--- begin Data section ---

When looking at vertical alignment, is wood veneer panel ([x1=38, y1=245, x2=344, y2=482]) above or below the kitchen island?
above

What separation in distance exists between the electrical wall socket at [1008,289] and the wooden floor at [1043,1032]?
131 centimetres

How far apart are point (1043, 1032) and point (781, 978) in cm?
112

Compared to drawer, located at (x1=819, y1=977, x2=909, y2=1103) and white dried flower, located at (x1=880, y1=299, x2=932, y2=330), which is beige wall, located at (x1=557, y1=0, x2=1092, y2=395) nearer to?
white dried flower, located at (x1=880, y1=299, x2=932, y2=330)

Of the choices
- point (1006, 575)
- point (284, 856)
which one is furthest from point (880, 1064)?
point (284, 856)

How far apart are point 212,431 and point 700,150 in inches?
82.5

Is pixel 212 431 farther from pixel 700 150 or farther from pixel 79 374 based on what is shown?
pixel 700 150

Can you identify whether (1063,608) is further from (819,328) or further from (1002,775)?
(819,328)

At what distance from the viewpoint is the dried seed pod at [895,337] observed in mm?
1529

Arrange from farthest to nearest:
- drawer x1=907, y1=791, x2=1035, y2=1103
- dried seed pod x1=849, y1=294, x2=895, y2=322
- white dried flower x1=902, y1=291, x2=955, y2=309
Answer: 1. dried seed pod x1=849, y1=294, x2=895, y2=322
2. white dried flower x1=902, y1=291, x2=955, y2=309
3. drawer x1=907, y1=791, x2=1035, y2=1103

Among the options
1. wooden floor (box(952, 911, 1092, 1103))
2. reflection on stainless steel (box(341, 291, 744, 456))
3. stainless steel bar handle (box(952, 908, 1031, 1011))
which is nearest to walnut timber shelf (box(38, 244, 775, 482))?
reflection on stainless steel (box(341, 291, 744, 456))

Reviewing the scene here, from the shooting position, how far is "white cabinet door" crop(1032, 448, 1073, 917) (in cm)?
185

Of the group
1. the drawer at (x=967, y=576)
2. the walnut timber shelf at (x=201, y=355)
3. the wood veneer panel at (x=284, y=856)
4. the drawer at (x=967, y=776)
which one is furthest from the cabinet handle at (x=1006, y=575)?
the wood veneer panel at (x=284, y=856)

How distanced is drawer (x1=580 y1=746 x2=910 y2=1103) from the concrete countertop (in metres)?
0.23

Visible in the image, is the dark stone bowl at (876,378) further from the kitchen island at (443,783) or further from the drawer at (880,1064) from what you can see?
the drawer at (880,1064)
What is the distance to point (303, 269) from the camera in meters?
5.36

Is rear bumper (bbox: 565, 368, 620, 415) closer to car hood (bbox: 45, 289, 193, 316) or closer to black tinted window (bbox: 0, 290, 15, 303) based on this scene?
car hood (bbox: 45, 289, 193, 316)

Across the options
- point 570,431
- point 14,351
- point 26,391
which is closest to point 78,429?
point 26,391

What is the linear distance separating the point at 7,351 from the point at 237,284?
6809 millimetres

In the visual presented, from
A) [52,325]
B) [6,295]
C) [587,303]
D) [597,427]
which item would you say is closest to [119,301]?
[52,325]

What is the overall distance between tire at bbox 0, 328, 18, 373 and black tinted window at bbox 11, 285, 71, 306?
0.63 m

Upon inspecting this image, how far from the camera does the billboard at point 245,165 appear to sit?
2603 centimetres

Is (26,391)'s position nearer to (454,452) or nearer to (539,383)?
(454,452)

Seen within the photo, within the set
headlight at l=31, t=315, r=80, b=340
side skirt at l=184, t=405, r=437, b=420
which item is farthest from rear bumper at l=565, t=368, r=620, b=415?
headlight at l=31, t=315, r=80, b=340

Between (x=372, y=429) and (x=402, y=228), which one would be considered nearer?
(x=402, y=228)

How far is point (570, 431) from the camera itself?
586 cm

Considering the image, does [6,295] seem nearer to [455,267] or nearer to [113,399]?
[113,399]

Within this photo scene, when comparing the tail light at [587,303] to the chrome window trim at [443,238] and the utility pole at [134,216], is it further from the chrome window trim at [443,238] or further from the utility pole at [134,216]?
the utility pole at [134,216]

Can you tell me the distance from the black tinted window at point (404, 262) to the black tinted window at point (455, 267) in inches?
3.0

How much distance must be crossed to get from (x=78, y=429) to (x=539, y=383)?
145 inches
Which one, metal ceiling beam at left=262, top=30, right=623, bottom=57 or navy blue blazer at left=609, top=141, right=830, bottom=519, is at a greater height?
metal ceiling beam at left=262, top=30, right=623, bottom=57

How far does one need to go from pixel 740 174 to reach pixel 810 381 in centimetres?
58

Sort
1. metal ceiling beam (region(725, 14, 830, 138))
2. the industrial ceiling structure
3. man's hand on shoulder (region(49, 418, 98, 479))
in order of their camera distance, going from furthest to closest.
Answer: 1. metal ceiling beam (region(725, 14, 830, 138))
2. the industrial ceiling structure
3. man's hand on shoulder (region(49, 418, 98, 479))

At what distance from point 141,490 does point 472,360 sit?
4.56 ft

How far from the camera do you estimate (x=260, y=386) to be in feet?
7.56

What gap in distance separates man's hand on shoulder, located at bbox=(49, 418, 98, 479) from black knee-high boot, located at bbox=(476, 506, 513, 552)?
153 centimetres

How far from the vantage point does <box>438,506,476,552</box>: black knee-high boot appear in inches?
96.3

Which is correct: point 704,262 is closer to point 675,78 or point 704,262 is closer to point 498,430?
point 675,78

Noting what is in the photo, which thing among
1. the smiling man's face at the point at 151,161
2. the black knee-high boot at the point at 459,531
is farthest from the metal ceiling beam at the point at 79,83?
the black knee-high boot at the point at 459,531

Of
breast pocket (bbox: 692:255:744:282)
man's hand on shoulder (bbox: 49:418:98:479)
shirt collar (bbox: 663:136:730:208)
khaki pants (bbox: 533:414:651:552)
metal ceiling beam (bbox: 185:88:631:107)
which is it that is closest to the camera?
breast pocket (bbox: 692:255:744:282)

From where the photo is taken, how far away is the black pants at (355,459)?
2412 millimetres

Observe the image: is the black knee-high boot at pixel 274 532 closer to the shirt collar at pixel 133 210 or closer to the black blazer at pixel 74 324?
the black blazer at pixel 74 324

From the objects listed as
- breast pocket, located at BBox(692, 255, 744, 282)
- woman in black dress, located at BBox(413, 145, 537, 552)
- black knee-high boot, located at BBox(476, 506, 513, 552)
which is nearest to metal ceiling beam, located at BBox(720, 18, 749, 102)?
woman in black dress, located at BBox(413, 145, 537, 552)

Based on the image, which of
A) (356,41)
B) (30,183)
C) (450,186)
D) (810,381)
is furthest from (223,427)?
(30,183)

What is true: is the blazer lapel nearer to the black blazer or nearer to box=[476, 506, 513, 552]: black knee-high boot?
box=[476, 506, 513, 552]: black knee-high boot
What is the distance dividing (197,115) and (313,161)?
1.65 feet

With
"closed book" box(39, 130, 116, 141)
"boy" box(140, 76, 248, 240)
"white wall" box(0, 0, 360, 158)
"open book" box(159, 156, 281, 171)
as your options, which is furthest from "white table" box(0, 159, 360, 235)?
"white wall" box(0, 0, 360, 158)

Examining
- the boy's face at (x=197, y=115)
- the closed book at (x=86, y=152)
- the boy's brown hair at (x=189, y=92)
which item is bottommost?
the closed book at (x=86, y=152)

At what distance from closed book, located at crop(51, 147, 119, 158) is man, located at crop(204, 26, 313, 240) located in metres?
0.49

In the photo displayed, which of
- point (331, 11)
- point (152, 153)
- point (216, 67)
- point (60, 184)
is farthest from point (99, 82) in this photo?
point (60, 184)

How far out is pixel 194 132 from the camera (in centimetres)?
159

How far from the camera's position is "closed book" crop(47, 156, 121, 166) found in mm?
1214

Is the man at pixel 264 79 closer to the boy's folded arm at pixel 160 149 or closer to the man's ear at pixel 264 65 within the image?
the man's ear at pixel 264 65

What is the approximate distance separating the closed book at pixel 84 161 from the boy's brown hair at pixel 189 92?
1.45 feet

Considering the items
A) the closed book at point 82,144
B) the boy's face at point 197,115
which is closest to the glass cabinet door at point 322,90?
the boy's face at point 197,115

--- end Data section ---

Work instructions
Format the material from the line containing "How far from the camera's" through the end of the material as a two-column CSV with the columns text and answer. Give one row for each text and its answer, and put each value in a single quoted field with its line breaks replaced by spaces.

Output of the task
text,answer
"How far from the camera's position is ""closed book"" crop(47, 156, 121, 166) found in mm?","1214"
"Is the man at pixel 264 79 closer to the boy's folded arm at pixel 160 149 or closer to the man's ear at pixel 264 65 within the image?","the man's ear at pixel 264 65"
"What is the approximate distance separating the closed book at pixel 84 161 from the boy's brown hair at pixel 189 92?","1.45 feet"
"Considering the items A) the closed book at point 82,144 B) the boy's face at point 197,115 which is closest to the glass cabinet door at point 322,90?","the boy's face at point 197,115"